2. Learn from the experience

Improving at anything is about getting feedback, adapting behaviour, then getting more feedback.

As independent consultants, that coaching and feedback loop doesn't come as naturally and in as structured a way as it might in conventional employment, where one's boss generally has a clearer incentive to help you improve (hopefully!).

As independent consultants, we have to coach ourselves. One way that I do this is by having a project closure call at the end of each project. In it, I ask the client for feedback.

Now, you may need to push your client to provide full and frank (i.e. useful) feedback; as mentioned, they really don't have that much incentive to provide truly valuable feedback (from their perspective, if they liked your work, they'll offer you work again in the future. If they didn't, they probably won't).

Here are the main questions that I ask (I literally have this as a script in Evernote!).:

  1. How do you think the project went?

  2. Which aspects of the consultant's work did you like?

    1. Some aspects you may wish to consider are: quality of work/analysis/deliverables, client communication/responsiveness, alignment of work to agreed objectives, fees, etc.

  3. Which aspects of the consultant's work could be improved and how?

    1. Some aspects you may wish to consider are: quality of work/analysis/deliverables, client communication/responsiveness, alignment of work to agreed objectives, fees, etc.

  4. Do you have any upcoming projects for which you need consultancy support?

3. Use the project to get more projects

I heard someone say early on in my consulting career, "You get work through work".

It's so true.

For a viable independent consulting business, you only need a few regular clients.
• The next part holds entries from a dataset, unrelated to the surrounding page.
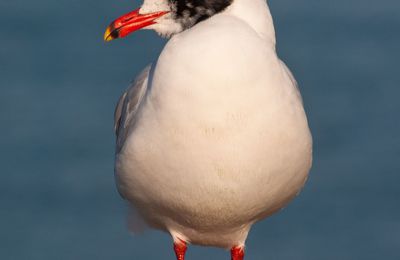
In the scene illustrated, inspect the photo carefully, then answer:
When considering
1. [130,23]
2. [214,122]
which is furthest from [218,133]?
[130,23]

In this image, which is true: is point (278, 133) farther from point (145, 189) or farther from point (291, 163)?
point (145, 189)

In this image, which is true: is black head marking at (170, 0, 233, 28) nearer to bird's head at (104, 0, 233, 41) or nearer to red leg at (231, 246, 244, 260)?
bird's head at (104, 0, 233, 41)

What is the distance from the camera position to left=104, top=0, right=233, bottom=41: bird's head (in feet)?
20.5

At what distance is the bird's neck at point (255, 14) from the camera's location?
6168mm

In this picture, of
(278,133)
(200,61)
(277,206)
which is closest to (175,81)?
(200,61)

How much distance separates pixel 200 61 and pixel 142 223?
4.95 feet

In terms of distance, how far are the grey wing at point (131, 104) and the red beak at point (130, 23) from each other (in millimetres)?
316

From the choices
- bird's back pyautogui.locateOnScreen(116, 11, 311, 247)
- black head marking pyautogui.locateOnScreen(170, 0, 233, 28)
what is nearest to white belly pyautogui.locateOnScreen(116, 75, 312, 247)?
bird's back pyautogui.locateOnScreen(116, 11, 311, 247)

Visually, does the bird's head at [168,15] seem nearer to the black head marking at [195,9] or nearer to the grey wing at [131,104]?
the black head marking at [195,9]

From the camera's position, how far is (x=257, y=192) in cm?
639

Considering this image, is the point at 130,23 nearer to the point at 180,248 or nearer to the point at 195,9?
the point at 195,9

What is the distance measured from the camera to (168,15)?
20.8ft

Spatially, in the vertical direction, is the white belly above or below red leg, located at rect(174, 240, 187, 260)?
above

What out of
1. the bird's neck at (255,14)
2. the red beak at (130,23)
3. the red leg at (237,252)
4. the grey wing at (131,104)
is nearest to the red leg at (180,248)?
the red leg at (237,252)
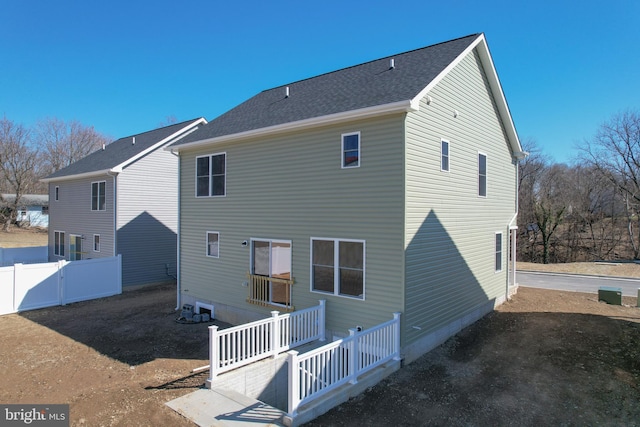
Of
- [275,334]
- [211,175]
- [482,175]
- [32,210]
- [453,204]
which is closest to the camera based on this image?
[275,334]

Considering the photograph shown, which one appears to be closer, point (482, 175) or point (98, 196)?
point (482, 175)

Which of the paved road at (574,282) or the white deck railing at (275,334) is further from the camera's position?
the paved road at (574,282)

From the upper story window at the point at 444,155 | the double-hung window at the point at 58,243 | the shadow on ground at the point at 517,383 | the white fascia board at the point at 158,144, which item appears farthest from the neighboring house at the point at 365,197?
the double-hung window at the point at 58,243

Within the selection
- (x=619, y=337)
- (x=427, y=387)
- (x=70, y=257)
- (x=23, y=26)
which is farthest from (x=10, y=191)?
(x=619, y=337)

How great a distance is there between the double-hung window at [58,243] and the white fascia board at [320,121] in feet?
45.3

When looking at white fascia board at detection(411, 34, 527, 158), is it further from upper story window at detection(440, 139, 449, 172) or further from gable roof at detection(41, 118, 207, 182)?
gable roof at detection(41, 118, 207, 182)

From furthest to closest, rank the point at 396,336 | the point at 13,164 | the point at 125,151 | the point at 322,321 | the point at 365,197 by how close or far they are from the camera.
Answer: the point at 13,164 < the point at 125,151 < the point at 322,321 < the point at 365,197 < the point at 396,336

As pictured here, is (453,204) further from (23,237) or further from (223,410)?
(23,237)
In fact, my main two clients today were my first two clients eight years ago.

Of course, a lot of that is about doing good work and hoping people refer you. But here's a tip that will help push that process along.

First, in your project closure call, make sure you ask that question 4 above. Normally, clients - especially large NGOs and UN agencies, in my experience - tend to look for consultants to start at short notice once they've had everything approved. But they might already have in mind their pipeline of consultant needs and by asking them that question 4, you can jog their brains to say, "Oh, actually, we have a project coming up in a couple of months if that would be of interest?".
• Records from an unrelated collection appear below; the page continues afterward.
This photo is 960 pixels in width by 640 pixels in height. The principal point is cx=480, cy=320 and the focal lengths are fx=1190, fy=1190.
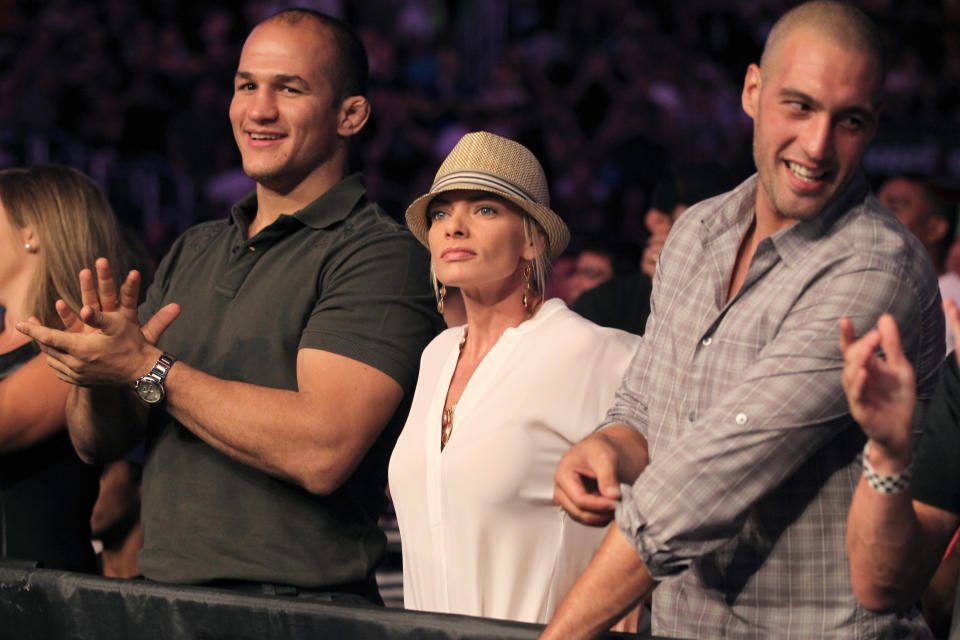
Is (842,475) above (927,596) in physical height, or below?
above

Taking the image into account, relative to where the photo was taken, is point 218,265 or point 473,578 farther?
point 218,265

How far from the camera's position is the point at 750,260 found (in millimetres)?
1599

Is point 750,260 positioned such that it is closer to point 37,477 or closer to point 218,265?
point 218,265

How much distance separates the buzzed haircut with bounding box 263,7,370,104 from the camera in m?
2.27

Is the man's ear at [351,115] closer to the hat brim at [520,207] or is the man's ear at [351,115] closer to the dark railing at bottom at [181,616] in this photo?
the hat brim at [520,207]

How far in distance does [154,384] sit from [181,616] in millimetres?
383

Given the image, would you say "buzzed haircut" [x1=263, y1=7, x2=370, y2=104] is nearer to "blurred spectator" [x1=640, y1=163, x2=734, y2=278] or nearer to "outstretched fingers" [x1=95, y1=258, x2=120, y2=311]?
"outstretched fingers" [x1=95, y1=258, x2=120, y2=311]

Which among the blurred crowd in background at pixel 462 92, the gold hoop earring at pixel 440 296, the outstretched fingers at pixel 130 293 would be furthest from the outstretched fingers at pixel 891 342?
the blurred crowd in background at pixel 462 92

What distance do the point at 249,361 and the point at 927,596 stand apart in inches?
50.5

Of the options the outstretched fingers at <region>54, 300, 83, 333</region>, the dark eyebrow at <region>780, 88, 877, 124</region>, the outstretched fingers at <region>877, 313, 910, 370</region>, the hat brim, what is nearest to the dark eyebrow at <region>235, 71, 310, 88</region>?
the hat brim

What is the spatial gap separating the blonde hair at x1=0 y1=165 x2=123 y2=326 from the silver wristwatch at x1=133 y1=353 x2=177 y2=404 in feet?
1.96

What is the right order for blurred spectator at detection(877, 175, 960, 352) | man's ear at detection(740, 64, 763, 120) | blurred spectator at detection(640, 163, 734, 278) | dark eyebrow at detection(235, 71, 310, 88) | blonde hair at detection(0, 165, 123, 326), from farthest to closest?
blurred spectator at detection(877, 175, 960, 352)
blurred spectator at detection(640, 163, 734, 278)
blonde hair at detection(0, 165, 123, 326)
dark eyebrow at detection(235, 71, 310, 88)
man's ear at detection(740, 64, 763, 120)

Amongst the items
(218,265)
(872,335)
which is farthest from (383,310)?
(872,335)

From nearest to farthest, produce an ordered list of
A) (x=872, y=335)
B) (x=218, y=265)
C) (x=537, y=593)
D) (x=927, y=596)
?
(x=872, y=335), (x=537, y=593), (x=927, y=596), (x=218, y=265)
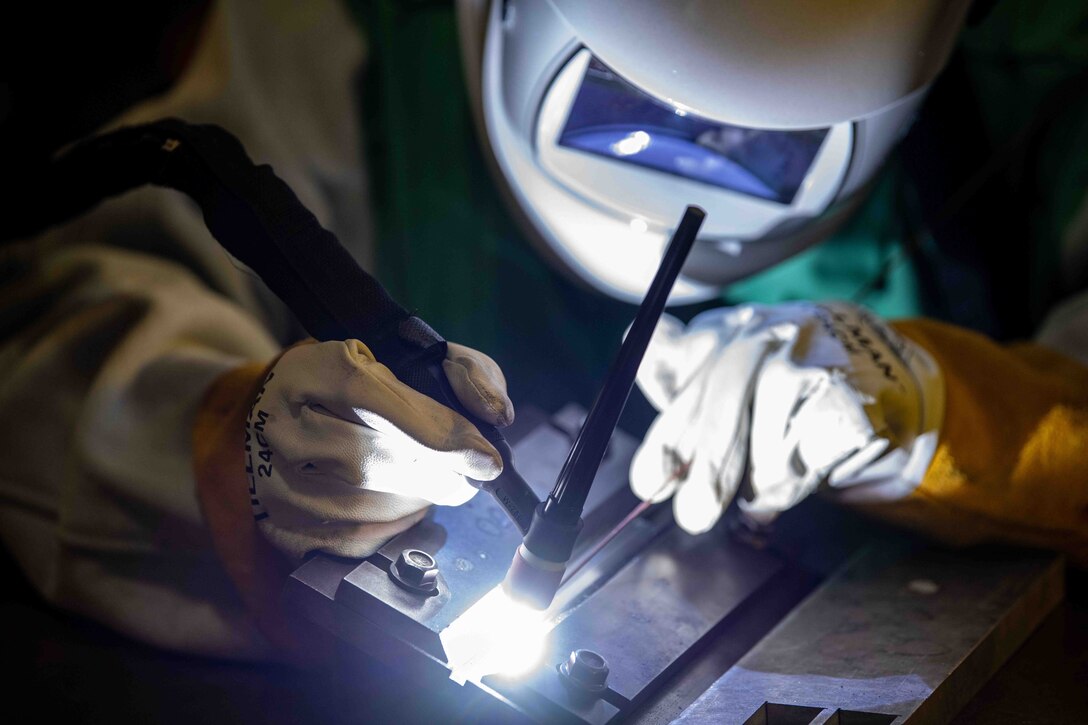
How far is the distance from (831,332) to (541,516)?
333 millimetres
Second, I always say at the end of the project closure call:

"Thank you for your feedback. Would you be willing to share a reference and testimonial? This will be a short paragraph that summarises some of the feedback you discussed today. It will appear on our website with your first initial, surname and organisation. If you agree, I will draft a couple of sentences based on the feedback you've shared today and send it to you for your approval."

I've never had a client refuse this request. Most people are kind and understand that as independent professionals, we need to tell people what we do and how good we are at doing it. Once you've got that testimonial, you can include it on your website (check out this article to see whether you need a website). Or find a place on your CV or LinkedIn.

Finally, I sometimes challenge the client to send a quick email to five of their colleagues or contacts referring me. I share with them a draft email to use, which introduces me and my expertise (the "elevator pitch" - students of our IC-Hub Start-up Incubator and IC-Hub Level-up Accelerator will know exactly what we mean here), along with my CV and contact details.

Build this system into each and every one of your projects and you'll hopefully be generating a steady stream of social impact work in no time!